Material for this exercise:
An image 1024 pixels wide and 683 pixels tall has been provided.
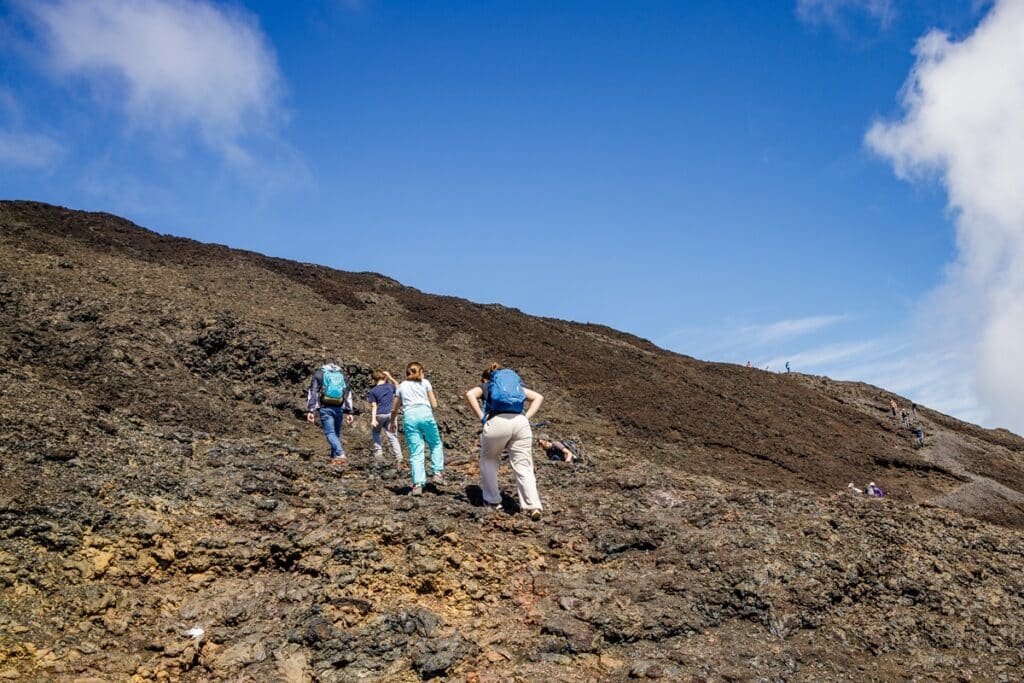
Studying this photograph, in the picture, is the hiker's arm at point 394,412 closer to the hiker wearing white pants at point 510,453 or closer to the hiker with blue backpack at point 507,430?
the hiker with blue backpack at point 507,430

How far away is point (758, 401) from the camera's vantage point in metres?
26.1

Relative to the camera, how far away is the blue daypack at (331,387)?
35.8 ft

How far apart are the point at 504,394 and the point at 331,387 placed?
355 centimetres

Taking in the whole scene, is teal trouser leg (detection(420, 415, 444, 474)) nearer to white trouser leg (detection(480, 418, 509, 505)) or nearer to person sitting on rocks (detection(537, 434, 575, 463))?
white trouser leg (detection(480, 418, 509, 505))

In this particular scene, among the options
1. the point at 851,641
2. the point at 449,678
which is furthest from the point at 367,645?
the point at 851,641

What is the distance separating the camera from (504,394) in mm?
8477

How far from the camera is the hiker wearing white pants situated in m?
8.52

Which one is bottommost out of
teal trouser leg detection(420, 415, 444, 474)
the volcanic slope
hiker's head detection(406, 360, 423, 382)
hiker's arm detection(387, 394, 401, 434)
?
the volcanic slope

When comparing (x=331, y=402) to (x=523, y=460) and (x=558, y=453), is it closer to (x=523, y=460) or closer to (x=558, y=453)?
(x=523, y=460)

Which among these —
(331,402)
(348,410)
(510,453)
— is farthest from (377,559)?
(348,410)

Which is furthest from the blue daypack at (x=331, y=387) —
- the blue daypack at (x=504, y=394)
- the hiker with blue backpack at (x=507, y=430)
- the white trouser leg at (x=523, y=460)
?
the white trouser leg at (x=523, y=460)

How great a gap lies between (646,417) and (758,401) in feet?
22.6

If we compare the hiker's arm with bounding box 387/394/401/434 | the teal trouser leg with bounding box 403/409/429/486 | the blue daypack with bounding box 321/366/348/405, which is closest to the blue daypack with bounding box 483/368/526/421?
the teal trouser leg with bounding box 403/409/429/486

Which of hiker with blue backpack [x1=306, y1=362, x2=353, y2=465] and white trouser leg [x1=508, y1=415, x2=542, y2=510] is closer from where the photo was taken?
white trouser leg [x1=508, y1=415, x2=542, y2=510]
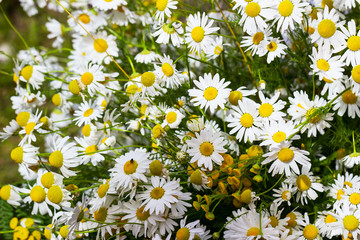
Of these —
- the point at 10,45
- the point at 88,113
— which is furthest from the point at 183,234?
the point at 10,45

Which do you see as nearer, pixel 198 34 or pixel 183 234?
pixel 183 234

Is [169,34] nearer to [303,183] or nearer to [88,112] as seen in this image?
[88,112]

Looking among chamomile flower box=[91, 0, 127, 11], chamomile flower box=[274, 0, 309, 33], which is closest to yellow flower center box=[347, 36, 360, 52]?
chamomile flower box=[274, 0, 309, 33]

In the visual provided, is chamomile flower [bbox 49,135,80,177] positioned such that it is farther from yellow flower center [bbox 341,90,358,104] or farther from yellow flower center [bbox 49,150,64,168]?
yellow flower center [bbox 341,90,358,104]

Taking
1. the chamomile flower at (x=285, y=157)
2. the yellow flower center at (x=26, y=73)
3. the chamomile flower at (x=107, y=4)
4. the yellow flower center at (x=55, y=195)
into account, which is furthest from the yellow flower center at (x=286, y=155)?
the yellow flower center at (x=26, y=73)

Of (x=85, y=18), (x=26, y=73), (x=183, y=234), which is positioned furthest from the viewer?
(x=85, y=18)

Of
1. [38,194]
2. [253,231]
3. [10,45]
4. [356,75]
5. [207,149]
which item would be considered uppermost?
[356,75]

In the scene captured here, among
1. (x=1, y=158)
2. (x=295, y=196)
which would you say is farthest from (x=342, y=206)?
(x=1, y=158)
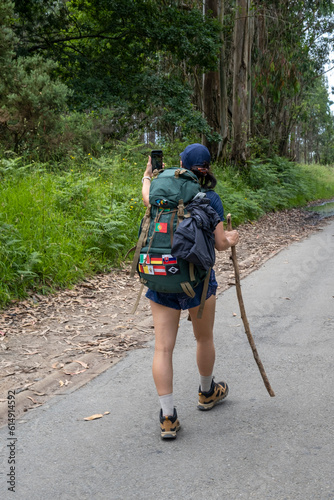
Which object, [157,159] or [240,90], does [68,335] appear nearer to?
[157,159]

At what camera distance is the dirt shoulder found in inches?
185

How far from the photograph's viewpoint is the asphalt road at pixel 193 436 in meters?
3.12

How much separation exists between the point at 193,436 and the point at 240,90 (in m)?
17.6

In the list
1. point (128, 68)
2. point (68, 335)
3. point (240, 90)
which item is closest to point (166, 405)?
point (68, 335)

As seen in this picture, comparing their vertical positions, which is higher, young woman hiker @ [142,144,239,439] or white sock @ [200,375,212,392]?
young woman hiker @ [142,144,239,439]

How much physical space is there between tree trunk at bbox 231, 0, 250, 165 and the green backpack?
1649 centimetres

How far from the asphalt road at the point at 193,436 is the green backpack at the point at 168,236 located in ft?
3.47

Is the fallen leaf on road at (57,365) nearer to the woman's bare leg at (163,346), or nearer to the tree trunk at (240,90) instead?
the woman's bare leg at (163,346)

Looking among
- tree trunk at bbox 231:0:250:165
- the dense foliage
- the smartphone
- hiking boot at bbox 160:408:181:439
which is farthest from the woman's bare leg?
tree trunk at bbox 231:0:250:165

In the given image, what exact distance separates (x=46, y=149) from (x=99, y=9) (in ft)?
21.6

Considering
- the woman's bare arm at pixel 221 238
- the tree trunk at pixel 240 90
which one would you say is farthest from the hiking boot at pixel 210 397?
the tree trunk at pixel 240 90

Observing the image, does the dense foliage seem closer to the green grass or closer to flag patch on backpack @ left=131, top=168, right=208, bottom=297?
the green grass

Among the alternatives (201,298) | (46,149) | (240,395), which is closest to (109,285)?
(240,395)

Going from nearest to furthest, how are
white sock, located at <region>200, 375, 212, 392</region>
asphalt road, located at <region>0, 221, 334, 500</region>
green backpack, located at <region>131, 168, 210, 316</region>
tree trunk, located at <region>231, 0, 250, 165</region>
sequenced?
asphalt road, located at <region>0, 221, 334, 500</region> → green backpack, located at <region>131, 168, 210, 316</region> → white sock, located at <region>200, 375, 212, 392</region> → tree trunk, located at <region>231, 0, 250, 165</region>
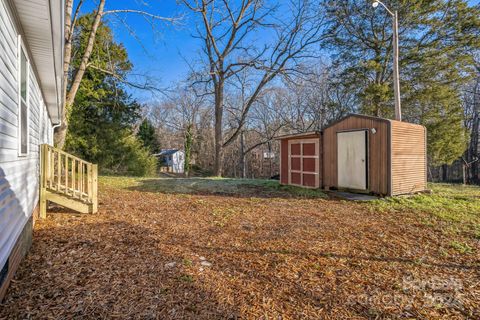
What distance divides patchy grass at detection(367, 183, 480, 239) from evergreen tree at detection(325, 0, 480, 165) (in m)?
8.58

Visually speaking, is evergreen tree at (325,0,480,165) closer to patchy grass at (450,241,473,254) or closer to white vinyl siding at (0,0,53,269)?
patchy grass at (450,241,473,254)

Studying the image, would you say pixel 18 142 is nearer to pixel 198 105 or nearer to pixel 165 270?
pixel 165 270

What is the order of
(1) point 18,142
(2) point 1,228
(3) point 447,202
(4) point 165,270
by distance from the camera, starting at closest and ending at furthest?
(2) point 1,228, (4) point 165,270, (1) point 18,142, (3) point 447,202

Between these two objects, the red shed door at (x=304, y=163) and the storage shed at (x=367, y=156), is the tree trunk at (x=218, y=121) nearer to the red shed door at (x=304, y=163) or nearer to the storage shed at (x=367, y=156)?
the red shed door at (x=304, y=163)

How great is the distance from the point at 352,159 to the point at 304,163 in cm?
175

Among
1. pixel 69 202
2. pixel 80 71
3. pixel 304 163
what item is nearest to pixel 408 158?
pixel 304 163

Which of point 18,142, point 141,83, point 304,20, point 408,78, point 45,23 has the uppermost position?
point 304,20

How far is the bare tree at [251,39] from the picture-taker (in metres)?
15.0

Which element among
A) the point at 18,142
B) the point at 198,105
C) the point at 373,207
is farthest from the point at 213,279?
the point at 198,105

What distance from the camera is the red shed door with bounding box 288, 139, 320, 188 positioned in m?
8.46

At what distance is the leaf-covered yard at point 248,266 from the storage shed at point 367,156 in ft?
5.99

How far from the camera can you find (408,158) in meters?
7.07

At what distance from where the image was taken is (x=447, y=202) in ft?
20.9

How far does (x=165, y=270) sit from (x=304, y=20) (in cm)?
1613
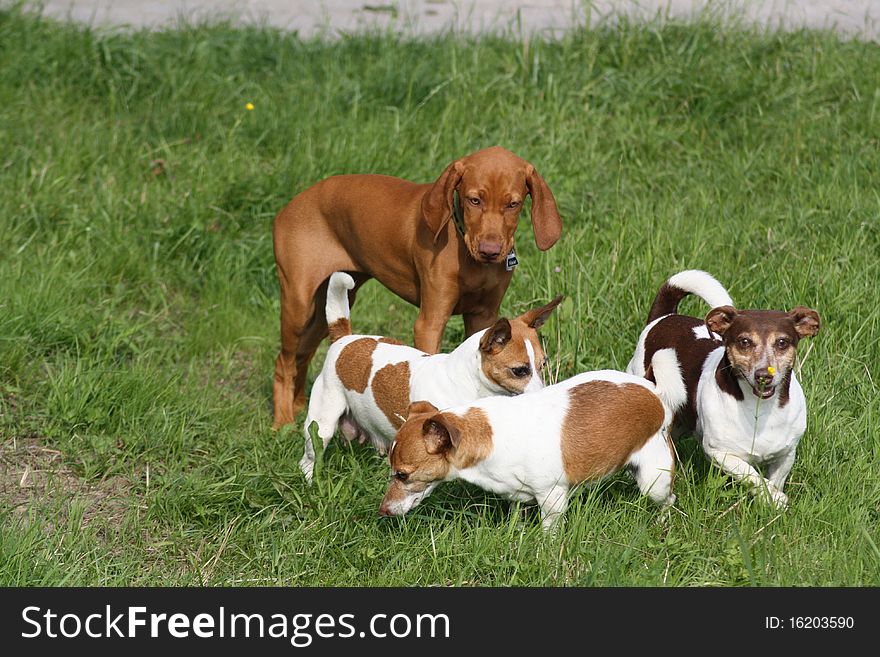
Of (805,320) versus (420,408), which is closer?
(805,320)

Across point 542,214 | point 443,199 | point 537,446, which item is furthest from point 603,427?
point 443,199

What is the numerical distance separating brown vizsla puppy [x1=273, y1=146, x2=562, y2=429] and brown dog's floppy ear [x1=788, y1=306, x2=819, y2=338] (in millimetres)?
1371

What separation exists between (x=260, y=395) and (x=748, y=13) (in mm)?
5244

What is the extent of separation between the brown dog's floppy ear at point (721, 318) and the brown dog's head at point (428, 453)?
991mm

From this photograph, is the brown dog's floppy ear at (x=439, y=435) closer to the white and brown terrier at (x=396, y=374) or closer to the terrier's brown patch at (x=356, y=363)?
the white and brown terrier at (x=396, y=374)

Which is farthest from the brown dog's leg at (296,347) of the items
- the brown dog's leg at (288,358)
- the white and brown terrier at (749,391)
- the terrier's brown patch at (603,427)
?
the white and brown terrier at (749,391)

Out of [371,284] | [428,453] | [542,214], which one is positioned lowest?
[371,284]

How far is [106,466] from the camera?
5.54 m

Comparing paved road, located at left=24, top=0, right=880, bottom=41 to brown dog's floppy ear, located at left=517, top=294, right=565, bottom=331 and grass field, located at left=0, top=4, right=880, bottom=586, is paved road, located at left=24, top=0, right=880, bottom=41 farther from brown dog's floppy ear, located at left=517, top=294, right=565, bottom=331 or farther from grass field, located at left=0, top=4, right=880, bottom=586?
brown dog's floppy ear, located at left=517, top=294, right=565, bottom=331

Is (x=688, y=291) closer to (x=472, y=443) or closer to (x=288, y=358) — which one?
(x=472, y=443)

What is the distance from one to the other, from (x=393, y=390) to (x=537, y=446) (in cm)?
90

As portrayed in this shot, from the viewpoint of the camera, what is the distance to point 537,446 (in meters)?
4.55

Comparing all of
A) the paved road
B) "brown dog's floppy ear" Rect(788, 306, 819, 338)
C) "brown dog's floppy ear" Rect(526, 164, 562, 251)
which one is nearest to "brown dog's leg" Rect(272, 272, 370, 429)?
"brown dog's floppy ear" Rect(526, 164, 562, 251)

What to do:
Can you rewrite the data, starting at its very beginning and ending with the line that contains "355 centimetres", replacing "daypack" with "rucksack" and changing nothing else? Please leave the pictures out.

Response:
An image 1024 pixels wide and 683 pixels tall has been provided.
Studying this photograph, in the picture, is the hiker's arm at point 394,412 closer to the hiker wearing white pants at point 510,453 or closer to the hiker with blue backpack at point 507,430?
the hiker with blue backpack at point 507,430

How far away is point (758, 401) from the camera's vantage point in metres?
26.1

Relative to the camera, how far away is the blue rucksack at (331,387)?
35.8 ft

How far apart are the point at 504,394 and the point at 331,387 placed?
355 centimetres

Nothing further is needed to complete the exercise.